Themes

Experiences and Challenges of Teaching in India

Papers can focus on participants’ experiences of teaching in India. Particularly relevant to those who have been teaching for longer or in different positions (ex. As guest or ad hoc to permanent faculty), major shifts that have taken place etc. Rise of private universities, experiences in both public and private universities, changing appraisal parameters for faculty evaluations etc, will be important. Experiences of teaching social sciences in regional vs elite/established departments or new contexts- like engineering institutes and liberal arts departments etc.

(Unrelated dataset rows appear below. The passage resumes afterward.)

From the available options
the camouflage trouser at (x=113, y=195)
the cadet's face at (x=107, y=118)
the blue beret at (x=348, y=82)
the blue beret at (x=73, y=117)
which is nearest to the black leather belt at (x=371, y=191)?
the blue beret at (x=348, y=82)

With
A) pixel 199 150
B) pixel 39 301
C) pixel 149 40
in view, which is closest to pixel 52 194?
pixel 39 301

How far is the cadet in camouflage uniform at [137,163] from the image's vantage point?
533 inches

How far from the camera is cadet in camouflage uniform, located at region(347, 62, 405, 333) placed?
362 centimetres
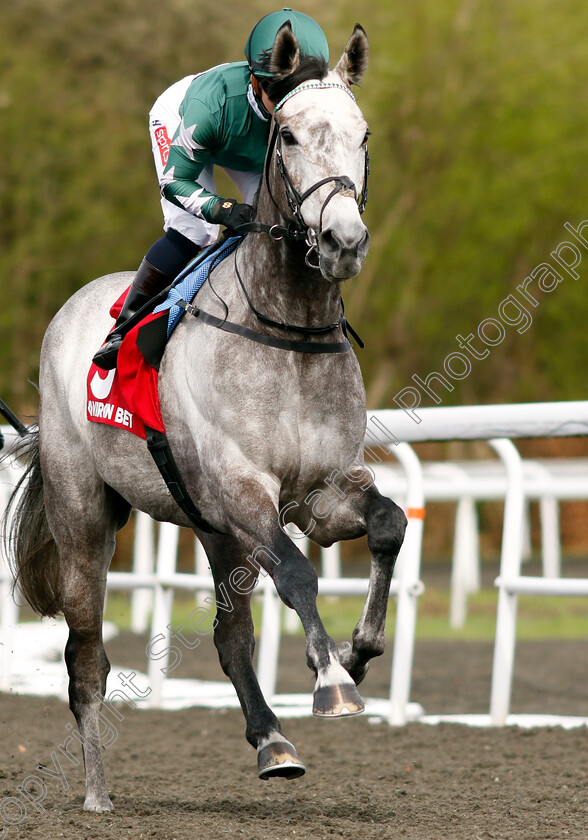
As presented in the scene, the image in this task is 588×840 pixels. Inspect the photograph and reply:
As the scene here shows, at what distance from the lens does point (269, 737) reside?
379 cm

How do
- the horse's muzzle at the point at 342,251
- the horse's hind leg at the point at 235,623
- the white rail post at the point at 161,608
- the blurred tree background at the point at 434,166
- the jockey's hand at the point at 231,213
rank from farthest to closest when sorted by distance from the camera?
the blurred tree background at the point at 434,166 → the white rail post at the point at 161,608 → the horse's hind leg at the point at 235,623 → the jockey's hand at the point at 231,213 → the horse's muzzle at the point at 342,251

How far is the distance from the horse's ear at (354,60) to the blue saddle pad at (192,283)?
2.17ft

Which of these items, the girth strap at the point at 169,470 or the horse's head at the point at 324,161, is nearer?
the horse's head at the point at 324,161

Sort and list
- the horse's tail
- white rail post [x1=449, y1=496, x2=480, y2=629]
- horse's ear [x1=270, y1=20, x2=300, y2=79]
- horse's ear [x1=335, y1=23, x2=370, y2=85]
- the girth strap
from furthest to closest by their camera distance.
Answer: white rail post [x1=449, y1=496, x2=480, y2=629]
the horse's tail
the girth strap
horse's ear [x1=335, y1=23, x2=370, y2=85]
horse's ear [x1=270, y1=20, x2=300, y2=79]

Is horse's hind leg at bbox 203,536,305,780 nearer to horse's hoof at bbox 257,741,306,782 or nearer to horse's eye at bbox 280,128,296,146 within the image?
horse's hoof at bbox 257,741,306,782

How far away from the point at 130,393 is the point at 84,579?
3.02 feet

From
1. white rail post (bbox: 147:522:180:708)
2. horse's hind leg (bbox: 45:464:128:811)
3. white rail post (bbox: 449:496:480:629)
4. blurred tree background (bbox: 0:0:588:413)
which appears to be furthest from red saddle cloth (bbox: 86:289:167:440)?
blurred tree background (bbox: 0:0:588:413)

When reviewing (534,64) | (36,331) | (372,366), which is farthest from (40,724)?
(534,64)

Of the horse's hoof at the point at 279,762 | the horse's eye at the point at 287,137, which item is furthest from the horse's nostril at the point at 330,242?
the horse's hoof at the point at 279,762

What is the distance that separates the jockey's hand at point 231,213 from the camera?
3.65 metres

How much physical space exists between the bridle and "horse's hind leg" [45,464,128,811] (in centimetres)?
141

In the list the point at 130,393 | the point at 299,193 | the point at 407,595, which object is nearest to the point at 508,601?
the point at 407,595

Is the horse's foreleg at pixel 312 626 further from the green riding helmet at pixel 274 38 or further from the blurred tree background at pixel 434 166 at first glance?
the blurred tree background at pixel 434 166

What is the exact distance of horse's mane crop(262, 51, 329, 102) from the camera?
11.2 ft
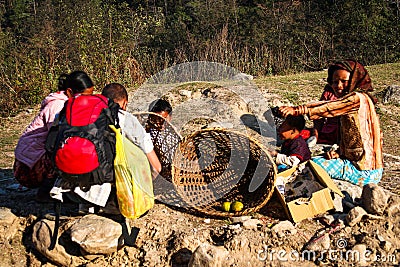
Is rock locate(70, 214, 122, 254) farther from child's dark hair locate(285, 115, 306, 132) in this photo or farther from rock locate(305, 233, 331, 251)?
child's dark hair locate(285, 115, 306, 132)

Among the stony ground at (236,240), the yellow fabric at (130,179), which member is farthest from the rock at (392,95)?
the yellow fabric at (130,179)

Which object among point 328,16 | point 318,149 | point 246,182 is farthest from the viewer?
point 328,16

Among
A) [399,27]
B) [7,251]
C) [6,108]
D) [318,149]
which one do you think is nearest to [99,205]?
[7,251]

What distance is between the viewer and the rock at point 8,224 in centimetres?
390

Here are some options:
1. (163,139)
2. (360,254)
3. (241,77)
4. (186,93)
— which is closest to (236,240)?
(360,254)

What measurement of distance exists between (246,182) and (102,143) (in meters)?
1.59

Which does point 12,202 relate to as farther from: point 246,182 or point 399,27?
point 399,27

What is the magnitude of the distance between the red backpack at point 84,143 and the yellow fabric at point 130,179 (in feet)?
0.17

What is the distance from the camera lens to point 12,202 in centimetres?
438

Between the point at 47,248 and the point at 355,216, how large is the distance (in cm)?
233

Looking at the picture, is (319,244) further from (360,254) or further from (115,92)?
(115,92)

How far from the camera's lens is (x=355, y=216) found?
359 centimetres

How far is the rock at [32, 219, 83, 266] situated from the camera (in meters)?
3.62

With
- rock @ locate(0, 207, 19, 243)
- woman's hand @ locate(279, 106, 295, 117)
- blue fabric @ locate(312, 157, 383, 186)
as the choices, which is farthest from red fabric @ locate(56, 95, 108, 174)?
blue fabric @ locate(312, 157, 383, 186)
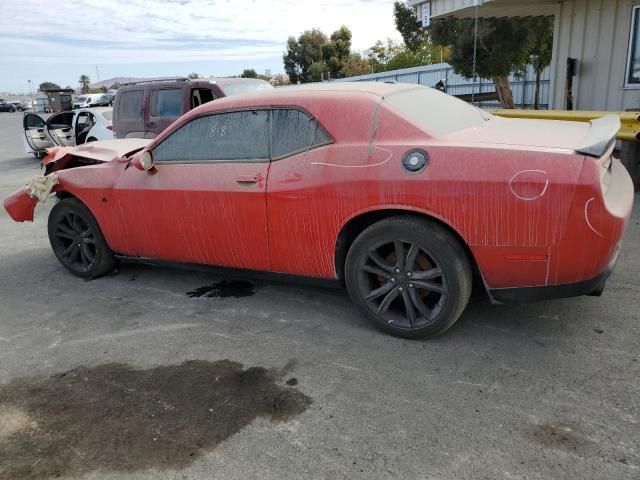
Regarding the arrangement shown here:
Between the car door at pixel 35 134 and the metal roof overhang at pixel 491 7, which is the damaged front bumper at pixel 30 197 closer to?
the metal roof overhang at pixel 491 7

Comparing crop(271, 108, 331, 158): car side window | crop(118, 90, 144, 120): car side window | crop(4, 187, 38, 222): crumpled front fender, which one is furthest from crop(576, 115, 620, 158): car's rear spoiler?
crop(118, 90, 144, 120): car side window

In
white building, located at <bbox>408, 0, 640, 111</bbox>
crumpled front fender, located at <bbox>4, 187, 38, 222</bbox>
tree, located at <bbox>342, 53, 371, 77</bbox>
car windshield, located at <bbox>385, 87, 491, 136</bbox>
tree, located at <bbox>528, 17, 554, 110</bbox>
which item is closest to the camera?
car windshield, located at <bbox>385, 87, 491, 136</bbox>

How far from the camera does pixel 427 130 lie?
3.49 m

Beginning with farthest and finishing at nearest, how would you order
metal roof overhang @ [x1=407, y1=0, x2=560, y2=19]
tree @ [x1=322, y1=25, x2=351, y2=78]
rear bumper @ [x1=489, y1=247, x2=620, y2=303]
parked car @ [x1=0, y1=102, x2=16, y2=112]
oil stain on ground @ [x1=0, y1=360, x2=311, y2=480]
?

Disciplinary Reconfigurations

Explore how the structural shifts in Indian academia have mapped on to teaching practices and disciplinary valuations. Are disciplines like sociology/anthropology experiencing a “crisis” where they are seen as less relevant, less employable, more susceptible to political/public critique and disciplining practices? There are also pressures to make disciplines marketable, so worth exploring how this has impacted what is taught– are there topics in sociology/anthropology that have less or more traction–, and how. A topic of critical consideration is also about the ethics, ways of doing, and training for “fieldwork” as a) skill-set acquisition is becoming an important measure of a discipline “value” (also reiterated in NEP), and b) many departments are increasingly offering courses centred on students doing short-term fieldwork. How do we (or do we?) ensure that ethnography is conducted with full awareness of its power dynamics and ethical implications for research participants? Many of these are not new issues– addressing continuities and novelties of the present moment are important. 

The Politics of Teaching

This includes both teaching in an overarching political climate as well as everyday politics that we encounter in classrooms and institutions, and across institutions. Topics of interest may include the impact (for better or worse) of political correctness, how we navigate having or articulating a political opinion with students, shifts in students’ politics as well as the state of collective representation among faculty (the lack of unions in private universities, for example). Altering power dynamics between faculty and students can be explored alongside possible friction at the level of faculty, student body, administration. Participants may address institutional diversity and hierarchy (across regional, old established and up and coming higher-ed institutions), diversity and perhaps changes in student bodies etc.

Teaching as Care-Work

Papers and interested participants to think about how teaching is positioned as care-work. Attend variations across types of institutions, diverse social locations of students and faculty (class, caste, regionality as some examples). Also explore care-work as increasingly a part of faculty expectations and evaluations, who bears the burden, pedagogical implications, etc.